*DOCUMENT EXCERPT*.

* begin *

Create an HDInsight cluster with Azure Data Lake Storage Gen1 using Azure Resource Manager template

Learn how to use Azure PowerShell to configure an HDInsight cluster with Azure Data Lake Storage Gen1, as additional storage.

For supported cluster types, Data Lake Storage Gen1 can be used as an default storage or additional storage account. When Data Lake Storage Gen1 is used as additional storage, the default storage account for the clusters will still be Azure Storage Blobs (WASB) and the cluster-related files (such as logs, etc.) are still written to the default storage, while the data that you want to process can be stored in a Data Lake Storage Gen1 account. Using Data Lake Storage Gen1 as an additional storage account does not impact performance or the ability to read/write to the storage from the cluster.

Using Data Lake Storage Gen1 for HDInsight cluster storage

Here are some important considerations for using HDInsight with Data Lake Storage Gen1:

  • Option to create HDInsight clusters with access to Data Lake Storage Gen1 as default storage is available for HDInsight version 3.5 and 3.6.

  • Option to create HDInsight clusters with access to Data Lake Storage Gen1 as additional storage is available for HDInsight versions 3.2, 3.4, 3.5, and 3.6.

In this article, we provision a Hadoop cluster with Data Lake Storage Gen1 as additional storage. For instructions on how to create a Hadoop cluster with Data Lake Storage Gen1 as default storage, see Create an HDInsight cluster with Data Lake Storage Gen1 using Azure Portal.

Prerequisites

Note

This article has been updated to use the new Azure PowerShell Az module. You can still use the AzureRM module, which will continue to receive bug fixes until at least December 2020. To learn more about the new Az module and AzureRM compatibility, see Introducing the new Azure PowerShell Az module. For Az module installation instructions, see Install Azure PowerShell.

Before you begin this tutorial, you must have the following:

  • An Azure subscription. See Get Azure free trial.

  • Azure PowerShell 1.0 or greater. See How to install and configure Azure PowerShell.

* end *

*DATA SHOWN*.
* begin *

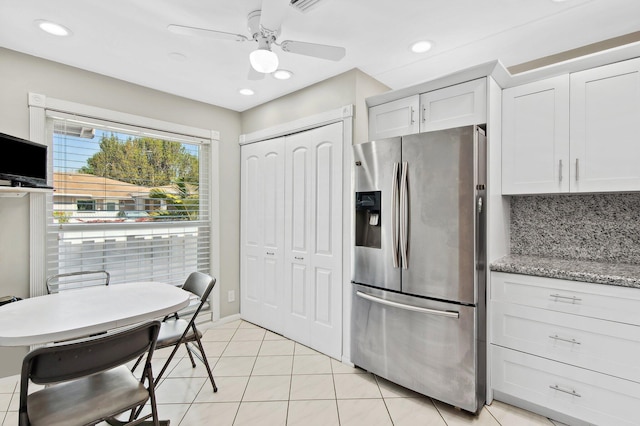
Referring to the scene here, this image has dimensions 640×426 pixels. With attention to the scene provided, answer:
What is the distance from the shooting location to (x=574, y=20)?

* end *
* begin *

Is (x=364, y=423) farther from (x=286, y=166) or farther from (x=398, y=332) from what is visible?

* end *

*THINGS TO DO*.
1. Copy word for word the stretch of the HDInsight cluster article from "Here are some" through "3.5, and 3.6.".
2. Answer these questions from the HDInsight cluster article:
(a) For which HDInsight versions is Data Lake Storage Gen1 available as default storage?
(b) When Data Lake Storage Gen1 serves as additional storage, what remains the default storage account for the clusters?
(c) Until when will the AzureRM module continue to receive bug fixes?

*ANSWERS IN ORDER*.
1.
Here are some important considerations for using HDInsight with Data Lake Storage Gen1:

  • Option to create HDInsight clusters with access to Data Lake Storage Gen1 as default storage is available for HDInsight version 3.5 and 3.6.

  • Option to create HDInsight clusters with access to Data Lake Storage Gen1 as additional storage is available for HDInsight versions 3.2, 3.4, 3.5, and 3.6.

2.
(a) HDInsight versions 3.5 and 3.6.
(b) Azure Storage Blobs (WASB).
(c) Until at least December 2020.